_SUPPLIED DATA_
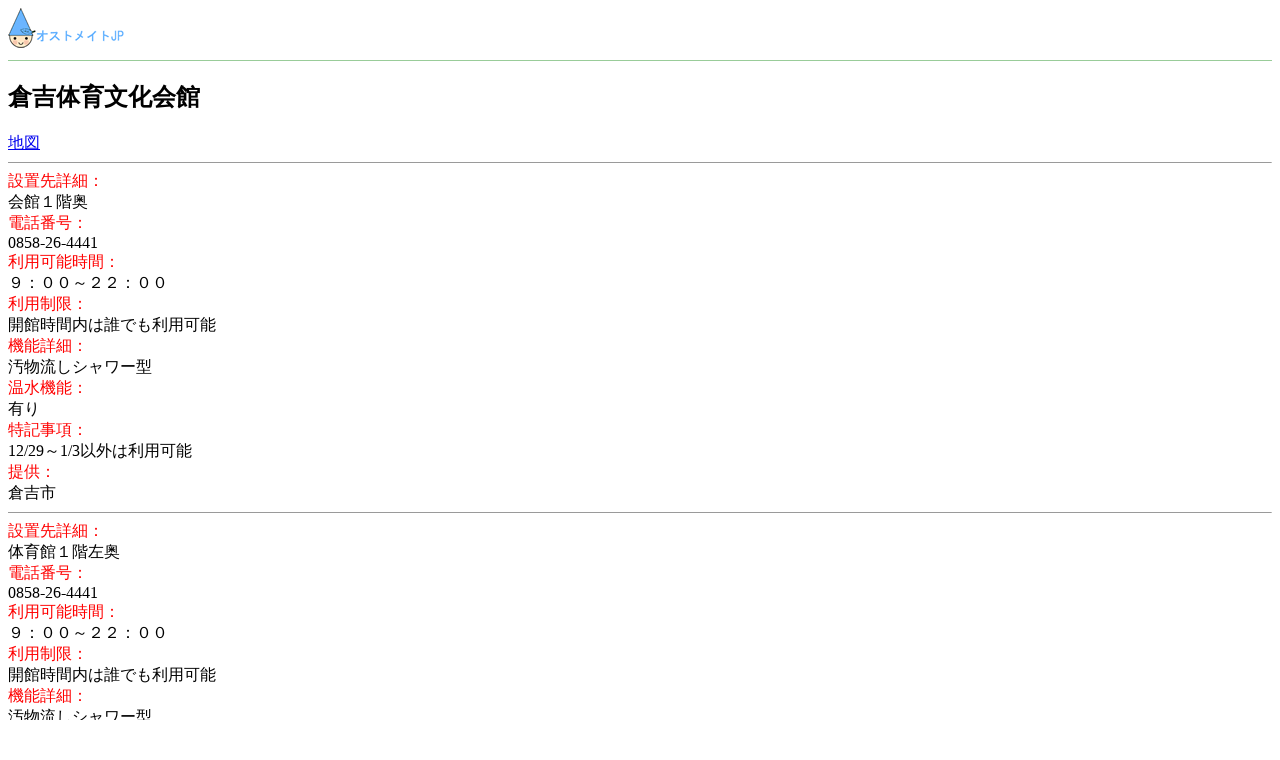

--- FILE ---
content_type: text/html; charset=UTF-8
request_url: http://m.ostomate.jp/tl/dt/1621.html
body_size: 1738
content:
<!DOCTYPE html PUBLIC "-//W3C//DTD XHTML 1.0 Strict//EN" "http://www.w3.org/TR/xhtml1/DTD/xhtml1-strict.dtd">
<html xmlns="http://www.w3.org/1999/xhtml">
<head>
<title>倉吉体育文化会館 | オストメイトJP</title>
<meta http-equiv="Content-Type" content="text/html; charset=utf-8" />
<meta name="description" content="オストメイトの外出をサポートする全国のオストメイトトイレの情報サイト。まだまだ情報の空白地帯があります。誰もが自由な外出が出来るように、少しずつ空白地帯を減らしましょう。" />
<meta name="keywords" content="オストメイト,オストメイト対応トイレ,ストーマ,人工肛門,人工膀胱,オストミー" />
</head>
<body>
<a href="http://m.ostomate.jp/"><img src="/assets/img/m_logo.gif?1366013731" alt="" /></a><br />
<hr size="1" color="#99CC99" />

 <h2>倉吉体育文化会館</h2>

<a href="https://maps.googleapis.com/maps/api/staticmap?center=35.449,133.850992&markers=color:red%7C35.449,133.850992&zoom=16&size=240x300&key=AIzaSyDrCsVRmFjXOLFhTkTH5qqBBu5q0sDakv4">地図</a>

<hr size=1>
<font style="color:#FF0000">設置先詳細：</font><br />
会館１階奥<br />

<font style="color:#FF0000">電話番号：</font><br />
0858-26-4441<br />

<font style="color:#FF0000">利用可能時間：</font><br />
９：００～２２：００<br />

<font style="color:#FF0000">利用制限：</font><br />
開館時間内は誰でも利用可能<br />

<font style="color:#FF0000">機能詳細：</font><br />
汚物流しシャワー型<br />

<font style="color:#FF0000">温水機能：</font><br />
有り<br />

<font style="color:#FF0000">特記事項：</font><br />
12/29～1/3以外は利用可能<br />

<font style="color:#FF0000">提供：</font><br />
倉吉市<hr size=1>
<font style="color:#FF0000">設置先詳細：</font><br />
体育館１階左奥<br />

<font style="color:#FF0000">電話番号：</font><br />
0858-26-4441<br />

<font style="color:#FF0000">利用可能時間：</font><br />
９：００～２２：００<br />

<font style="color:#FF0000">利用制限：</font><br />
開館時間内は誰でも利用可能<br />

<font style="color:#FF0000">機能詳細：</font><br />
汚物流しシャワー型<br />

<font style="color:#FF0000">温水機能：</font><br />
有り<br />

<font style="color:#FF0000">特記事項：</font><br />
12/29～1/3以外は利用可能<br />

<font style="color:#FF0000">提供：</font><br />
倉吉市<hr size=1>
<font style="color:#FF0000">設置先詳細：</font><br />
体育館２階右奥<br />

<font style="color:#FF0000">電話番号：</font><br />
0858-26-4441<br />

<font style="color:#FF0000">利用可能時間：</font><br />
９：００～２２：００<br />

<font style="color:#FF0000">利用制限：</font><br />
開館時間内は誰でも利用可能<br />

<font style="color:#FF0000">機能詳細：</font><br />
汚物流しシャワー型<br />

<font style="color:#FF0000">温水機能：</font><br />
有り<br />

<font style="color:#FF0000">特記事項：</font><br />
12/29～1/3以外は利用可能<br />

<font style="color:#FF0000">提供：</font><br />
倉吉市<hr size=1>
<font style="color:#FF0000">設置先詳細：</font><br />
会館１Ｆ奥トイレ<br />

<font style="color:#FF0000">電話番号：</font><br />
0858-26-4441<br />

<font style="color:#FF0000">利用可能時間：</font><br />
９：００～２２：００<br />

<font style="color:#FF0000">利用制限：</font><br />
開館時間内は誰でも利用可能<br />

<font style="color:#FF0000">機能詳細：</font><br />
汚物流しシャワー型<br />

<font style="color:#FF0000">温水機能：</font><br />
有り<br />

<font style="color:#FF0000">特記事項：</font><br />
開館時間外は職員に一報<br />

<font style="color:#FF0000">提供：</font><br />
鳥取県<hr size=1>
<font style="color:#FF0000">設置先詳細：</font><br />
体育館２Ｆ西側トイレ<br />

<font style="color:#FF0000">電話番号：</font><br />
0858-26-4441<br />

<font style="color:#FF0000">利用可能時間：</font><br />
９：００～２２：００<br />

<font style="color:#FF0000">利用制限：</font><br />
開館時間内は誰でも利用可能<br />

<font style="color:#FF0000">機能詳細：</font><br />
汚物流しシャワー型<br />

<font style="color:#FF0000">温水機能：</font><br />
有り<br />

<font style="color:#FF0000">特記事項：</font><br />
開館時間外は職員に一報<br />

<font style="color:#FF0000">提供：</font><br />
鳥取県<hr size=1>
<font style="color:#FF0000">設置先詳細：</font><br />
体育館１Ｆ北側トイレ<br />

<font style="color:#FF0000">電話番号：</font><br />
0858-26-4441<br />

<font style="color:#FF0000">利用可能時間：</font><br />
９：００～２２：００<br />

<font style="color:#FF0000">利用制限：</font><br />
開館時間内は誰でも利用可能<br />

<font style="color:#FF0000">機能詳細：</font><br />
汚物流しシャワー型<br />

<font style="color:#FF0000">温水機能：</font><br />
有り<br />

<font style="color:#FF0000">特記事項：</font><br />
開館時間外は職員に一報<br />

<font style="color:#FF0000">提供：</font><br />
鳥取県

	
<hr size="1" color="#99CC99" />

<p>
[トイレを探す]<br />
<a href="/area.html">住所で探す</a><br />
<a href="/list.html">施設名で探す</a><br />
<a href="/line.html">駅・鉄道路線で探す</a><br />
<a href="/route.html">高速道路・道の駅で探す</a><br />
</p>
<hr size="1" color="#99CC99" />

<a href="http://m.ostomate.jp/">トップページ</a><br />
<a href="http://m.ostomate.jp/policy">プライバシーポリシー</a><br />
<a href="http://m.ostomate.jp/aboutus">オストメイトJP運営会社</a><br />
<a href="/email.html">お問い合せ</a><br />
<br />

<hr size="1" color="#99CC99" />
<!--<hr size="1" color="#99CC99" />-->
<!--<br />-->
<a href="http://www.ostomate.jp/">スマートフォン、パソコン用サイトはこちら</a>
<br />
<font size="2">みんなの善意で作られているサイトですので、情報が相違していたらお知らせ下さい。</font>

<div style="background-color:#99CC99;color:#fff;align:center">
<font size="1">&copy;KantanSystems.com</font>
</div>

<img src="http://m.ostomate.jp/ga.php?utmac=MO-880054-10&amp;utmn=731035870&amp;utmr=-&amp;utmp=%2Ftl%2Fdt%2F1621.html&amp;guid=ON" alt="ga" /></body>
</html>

_TASK BRIEF_
Copy out every line of the data that includes the word "charset".

_YOUR RESPONSE_
content_type: text/html; charset=UTF-8
<meta http-equiv="Content-Type" content="text/html; charset=utf-8" />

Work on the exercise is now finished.